Sent from my DROID RAZR using RootzWiki


----------



## eckdawg5

[sup]Accessory Swamp is developing an extended battery and backing for this IF there's enough interest in it. Go to this website: [sup]http://www.accessoryswamp.com/3500mah-extended-life-motorola-droid-razr-battery.html[/sup] and +1 it or like it. If they get enough likes/+1 they'll start cranking them out[/sup]


----------



## loooney2ns

I wonder what the extended battery looks like. Does it replace the oem battery or does it attach to the phone with some sort of case?

Sent from my DROID RAZR using RootzWiki


----------



## yurdle

loooney2ns said:


> I wonder what the extended battery looks like.

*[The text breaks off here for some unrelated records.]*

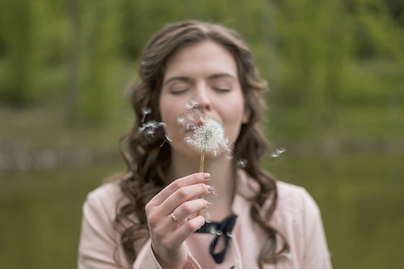 A woman blows dandelion seeds into the air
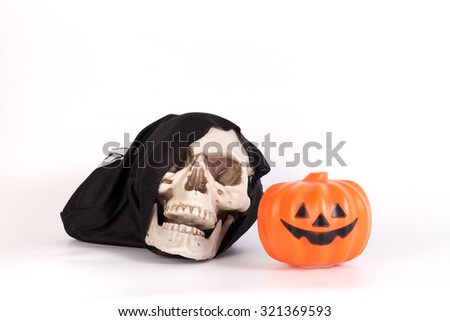 Human Skull with Devil black cap and pumpkin isolated on white - stock photo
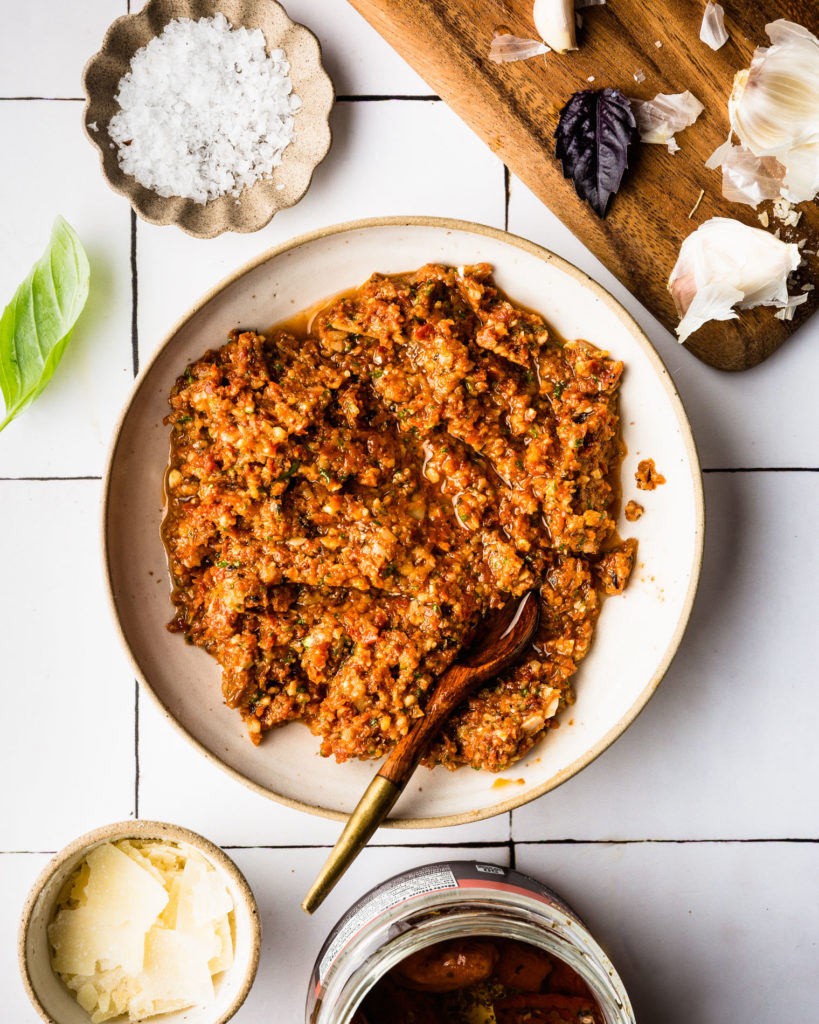 overhead view of Sun Dried Tomato Pesto on white plate with small wood spoon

Does it replace the oem battery or does it attach to the phone with some sort of case?
> 
> Sent from my DROID RAZR using RootzWiki


It would have to be a case.. not many people want to open their phone up.

Sent from my Amazon Kindle Fire using Tapatalk


----------



## eckdawg5

yurdle said:


> It would have to be a case.. not many people want to open their phone up.
> 
> Sent from my Amazon Kindle Fire using Tapatalk


what they're developing is a bigger backing to fit a bigger battery in...not sure of the ergonomics though


----------



## yurdle

eckdawg5 said:


> what they're developing is a bigger backing to fit a bigger battery in...not sure of the ergonomics though


Okay, guess you're right lol. Just finally looked at the link you posted. Not sure they will get enough people though. My understanding is that people would have to open up their phones as that alone would void the warranty(yes I know rooting does too, but many people get around that as they know root doesn't generally cause hardware related issues). I can also see less interest in this with the RAZR MAXX coming too. Though I am curious to know how their backing looks compared to the one on the MAXX


----------



## Captmilk

I love how thin the razr is that is one of the reasons I got it


----------



## Sporttster

I've got the cross hatched Moto clamshell case w/holster on mine now. Wonder if the MAXX one that is a bit thicker would work with this replacement batt and back? I really like the case and would like to keep it the same if the MAXX one will fit.


----------



## cphelps76

something i've been thinking about doing is ordering a replacement back for the razr maxx and a razr maxx battery and installing both on my razr...i wonder how viable that would be

Sent from my DROID RAZR using RootzWiki


----------



## eirikr88

It can be done according to this guy on XDA.
http://forum.xda-dev...zr+maxx+battery
Says that the swap leaves a gap at the sim card/sdcard door and the back cover, aside from that it works. Key is to swap battery and back cover.
Only problem is nobody can find the OEM parts yet for the maxx.


----------



## cphelps76

probably the easiet way to find the parts needed is to find a broken razr maxx online and use it as a doner for parts....i've seen a couple on ebay and a couple other sites around the web

Sent from my DROID RAZR using RootzWiki


----------



## eirikr88

Think I'll wait out OEM parts or a third-party solution. Even a broken Maxx will probably run a couple hundred depending on the broken parts.


----------



## cphelps76

im too impatient, just picked one up for $100

Sent from my DROID RAZR using RootzWiki


----------